━━━━━ DATA PROVIDED
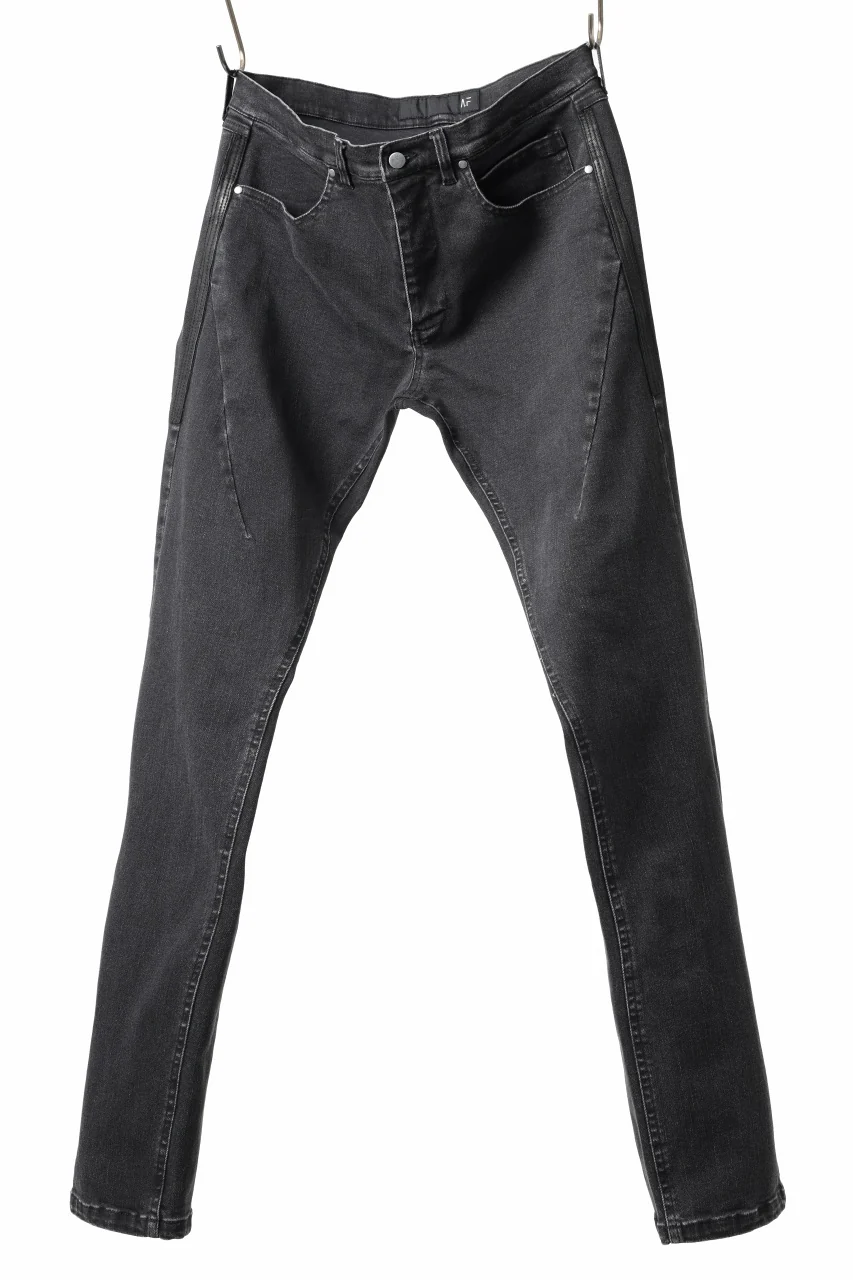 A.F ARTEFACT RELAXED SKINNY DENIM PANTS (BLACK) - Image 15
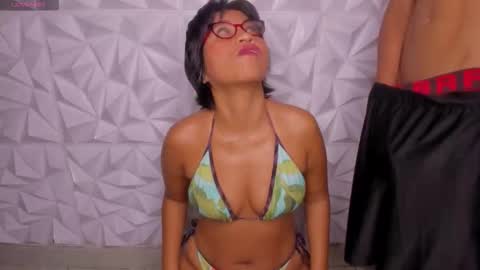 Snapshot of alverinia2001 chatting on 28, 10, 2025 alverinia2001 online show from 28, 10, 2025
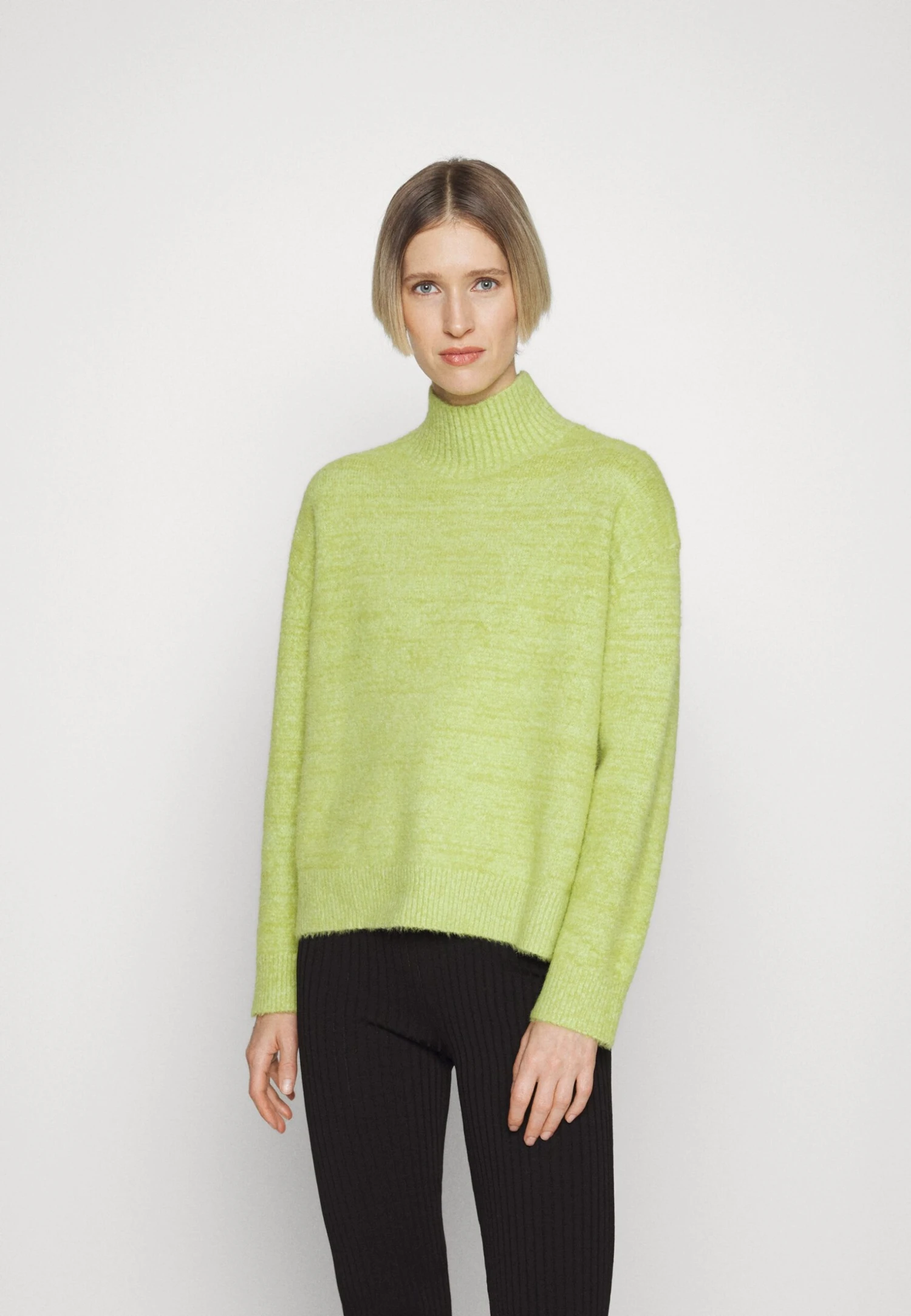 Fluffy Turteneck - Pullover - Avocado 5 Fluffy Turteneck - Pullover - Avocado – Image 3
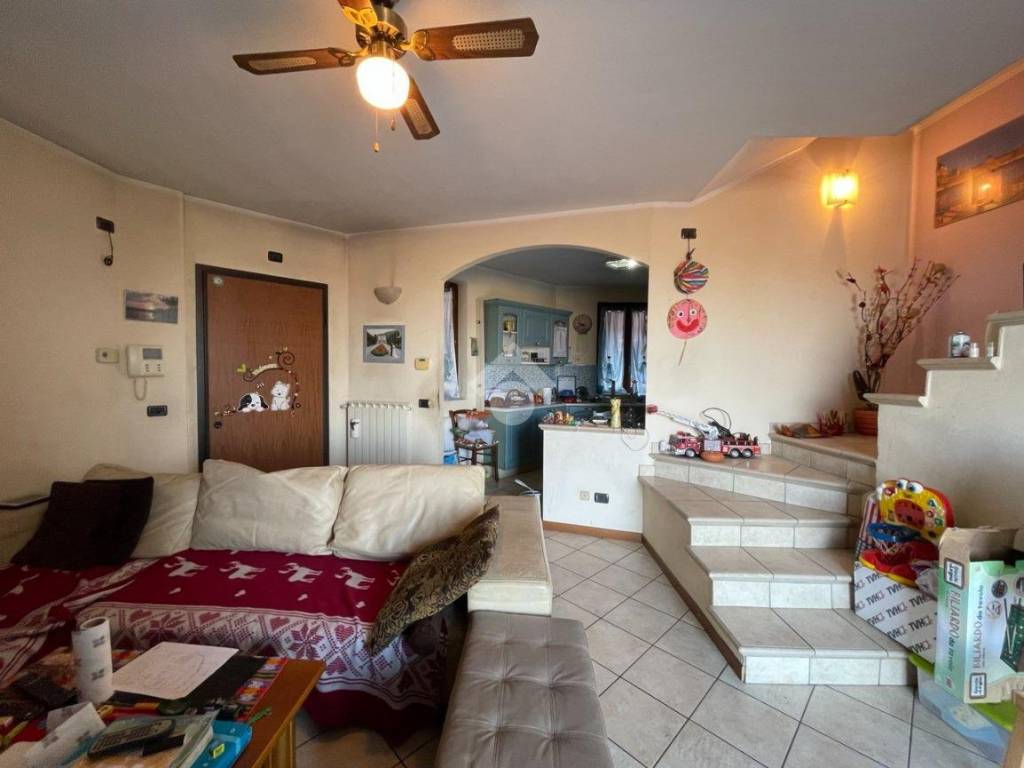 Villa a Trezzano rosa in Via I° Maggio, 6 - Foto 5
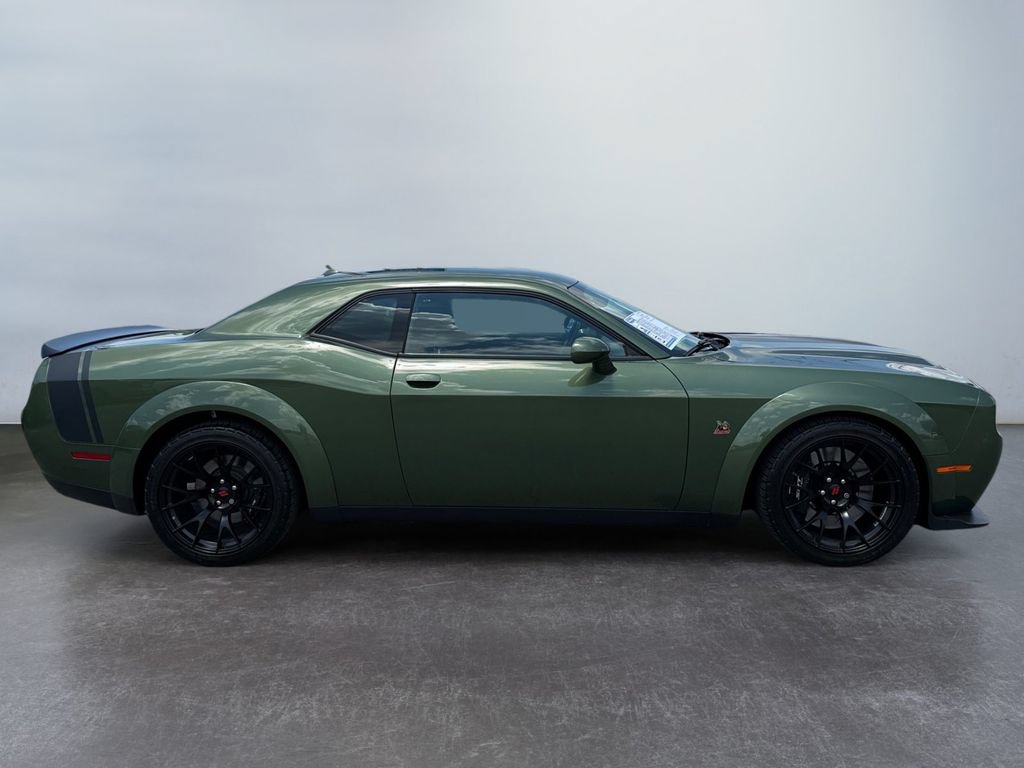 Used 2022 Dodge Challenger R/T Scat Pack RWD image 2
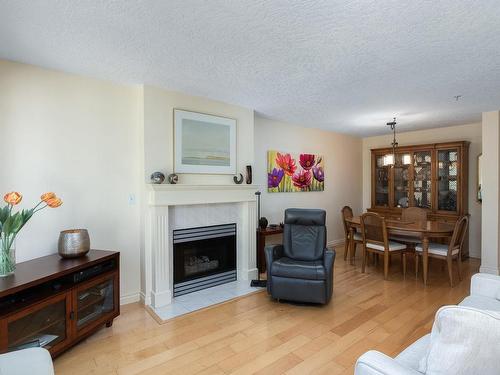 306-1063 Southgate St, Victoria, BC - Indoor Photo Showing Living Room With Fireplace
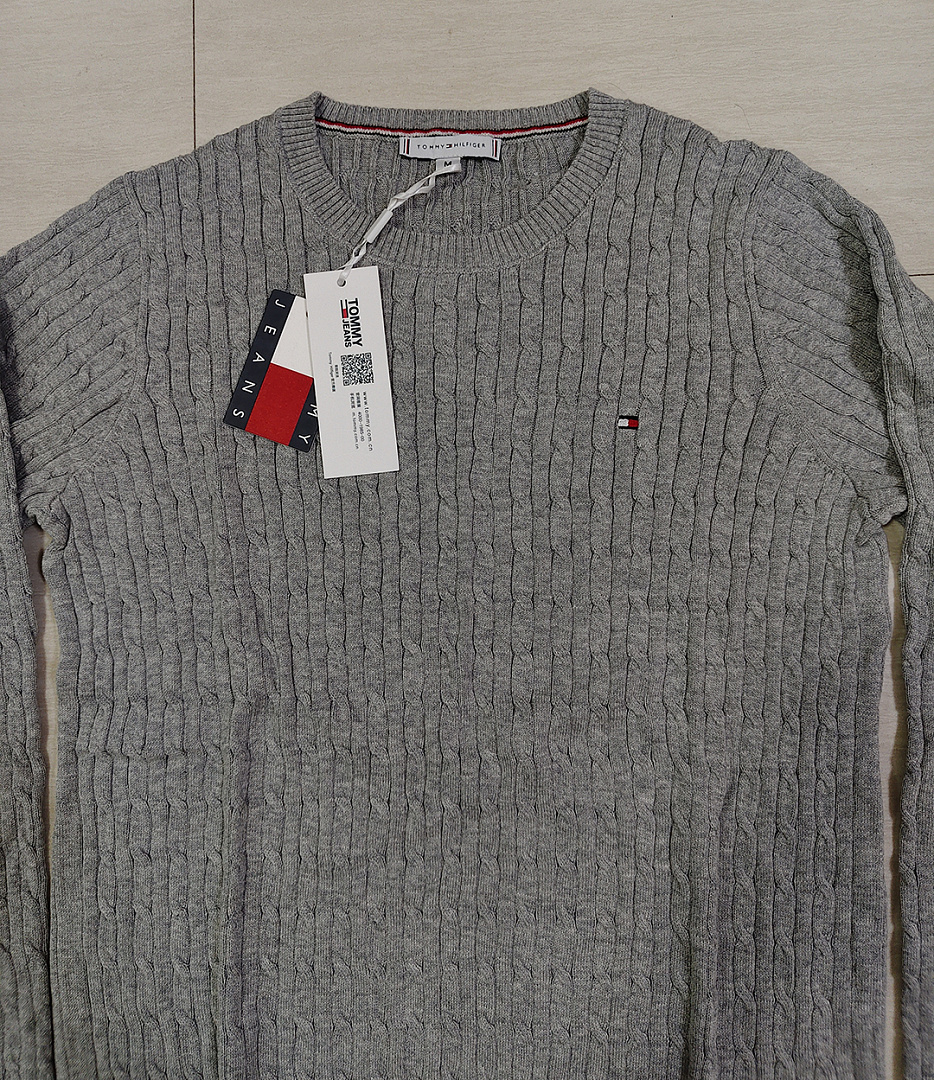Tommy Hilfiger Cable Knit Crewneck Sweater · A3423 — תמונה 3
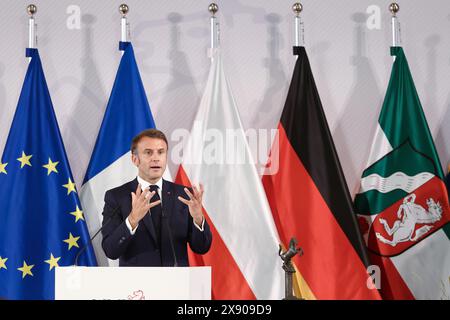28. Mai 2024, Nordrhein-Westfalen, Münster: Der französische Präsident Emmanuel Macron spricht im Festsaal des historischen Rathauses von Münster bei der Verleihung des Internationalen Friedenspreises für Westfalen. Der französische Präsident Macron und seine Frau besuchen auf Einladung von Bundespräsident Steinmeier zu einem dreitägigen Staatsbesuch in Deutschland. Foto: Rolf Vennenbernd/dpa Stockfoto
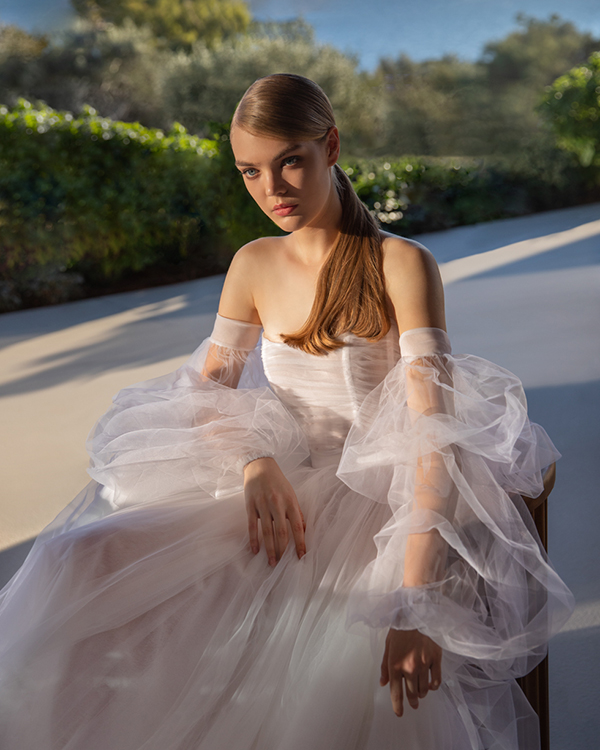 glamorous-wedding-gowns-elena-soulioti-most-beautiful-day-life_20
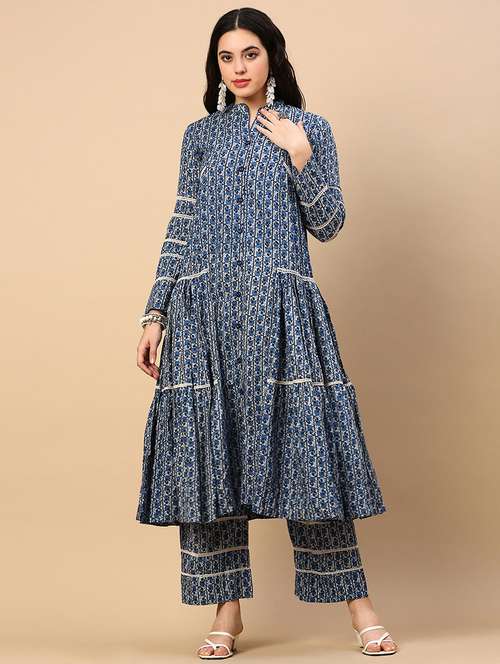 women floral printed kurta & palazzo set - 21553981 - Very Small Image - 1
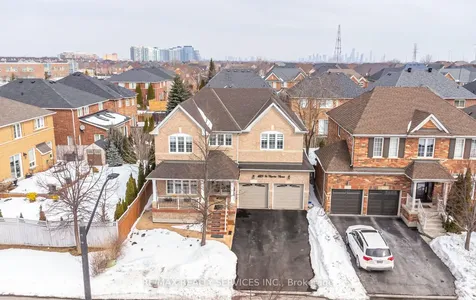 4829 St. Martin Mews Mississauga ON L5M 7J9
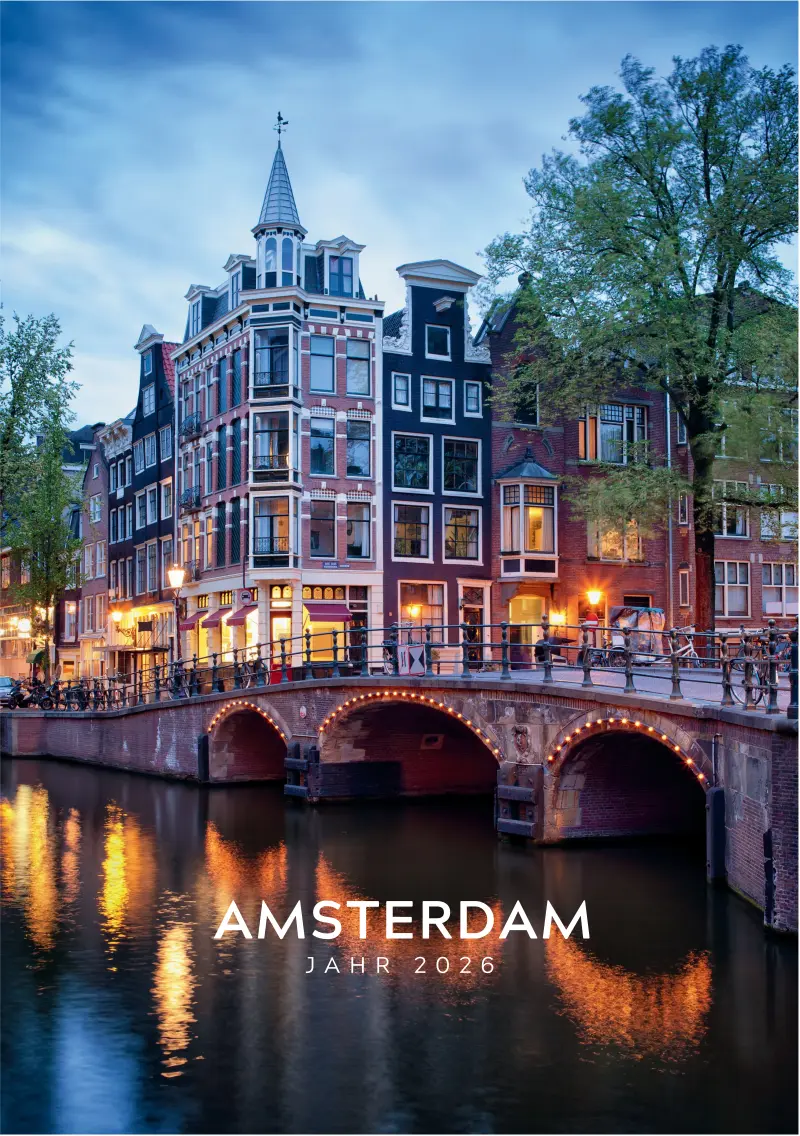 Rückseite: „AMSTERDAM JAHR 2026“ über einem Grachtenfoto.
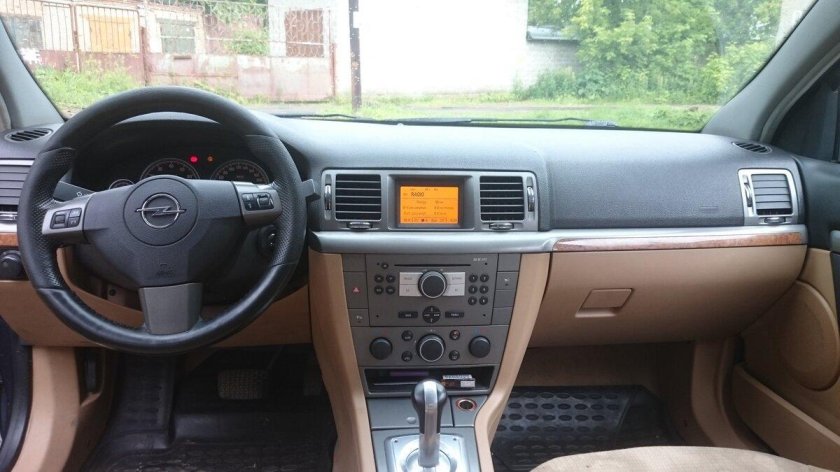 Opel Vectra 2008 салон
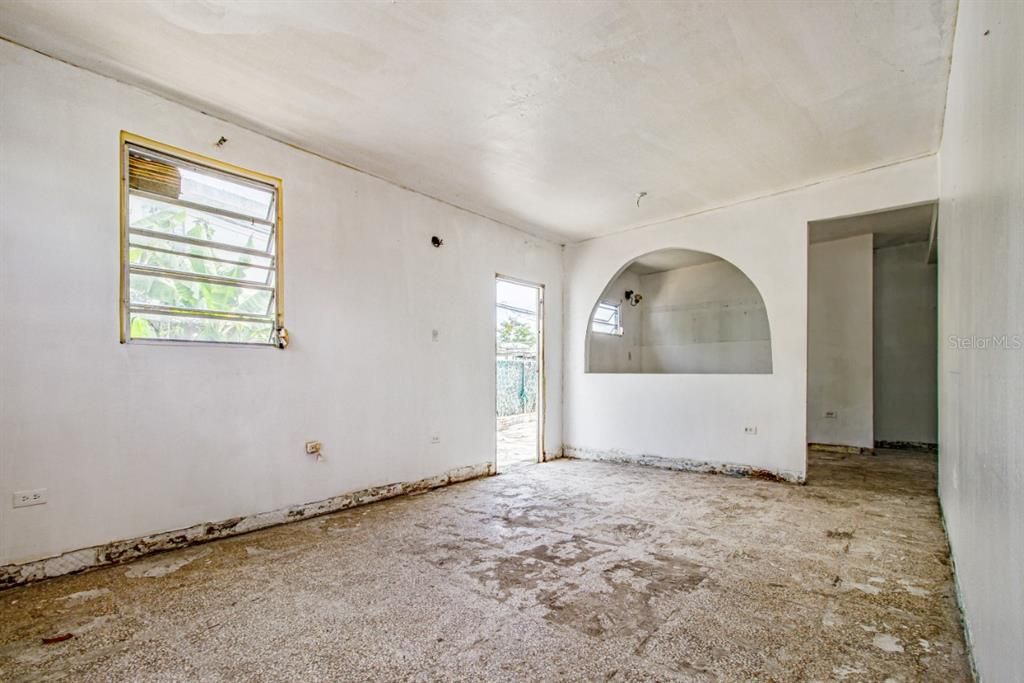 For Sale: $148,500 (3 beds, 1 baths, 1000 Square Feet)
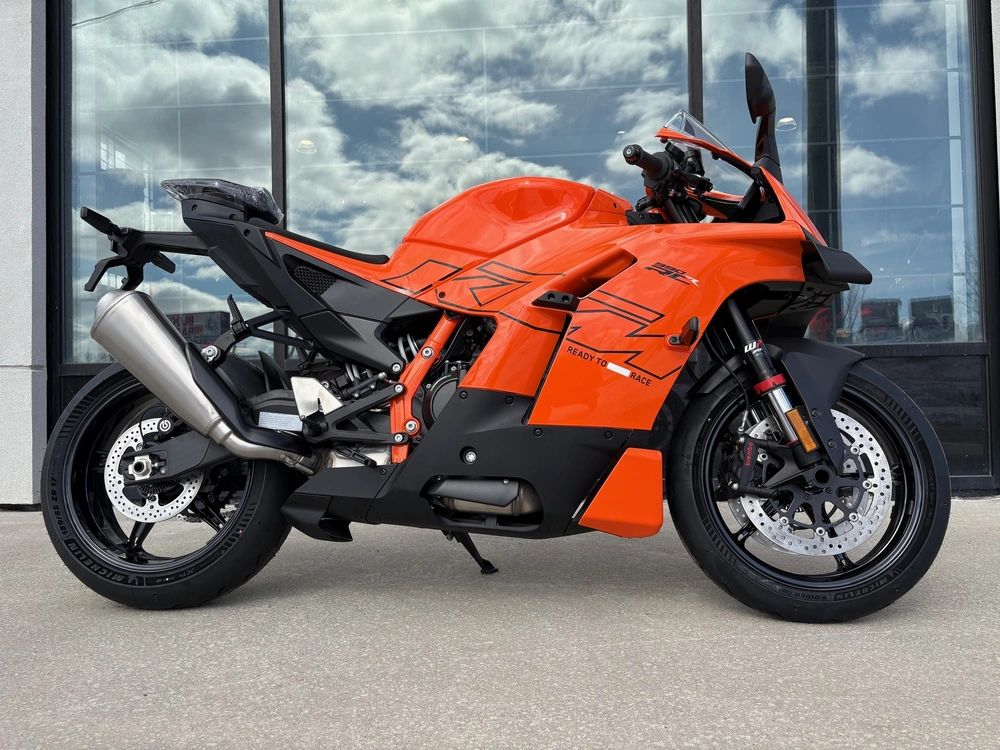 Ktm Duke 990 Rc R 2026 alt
━━━━━━━━━━
PROBLEM TO WORK ON: Transcribe every line of the listing above word for word, omitting the pictures themselves.

EXERCISE ANSWER:
 A.F ARTEFACT RELAXED SKINNY DENIM PANTS (BLACK) - Image 15
 Snapshot of alverinia2001 chatting on 28, 10, 2025 alverinia2001 online show from 28, 10, 2025
 Fluffy Turteneck - Pullover - Avocado 5 Fluffy Turteneck - Pullover - Avocado – Image 3
 Villa a Trezzano rosa in Via I° Maggio, 6 - Foto 5
 Used 2022 Dodge Challenger R/T Scat Pack RWD image 2
 306-1063 Southgate St, Victoria, BC - Indoor Photo Showing Living Room With Fireplace
Tommy Hilfiger Cable Knit Crewneck Sweater · A3423 — תמונה 3
28. Mai 2024, Nordrhein-Westfalen, Münster: Der französische Präsident Emmanuel Macron spricht im Festsaal des historischen Rathauses von Münster bei der Verleihung des Internationalen Friedenspreises für Westfalen. Der französische Präsident Macron und seine Frau besuchen auf Einladung von Bundespräsident Steinmeier zu einem dreitägigen Staatsbesuch in Deutschland. Foto: Rolf Vennenbernd/dpa Stockfoto
 glamorous-wedding-gowns-elena-soulioti-most-beautiful-day-life_20
 women floral printed kurta & palazzo set - 21553981 - Very Small Image - 1
 4829 St. Martin Mews Mississauga ON L5M 7J9
 Rückseite: „AMSTERDAM JAHR 2026“ über einem Grachtenfoto.
 Opel Vectra 2008 салон
 For Sale: $148,500 (3 beds, 1 baths, 1000 Square Feet)
 Ktm Duke 990 Rc R 2026 alt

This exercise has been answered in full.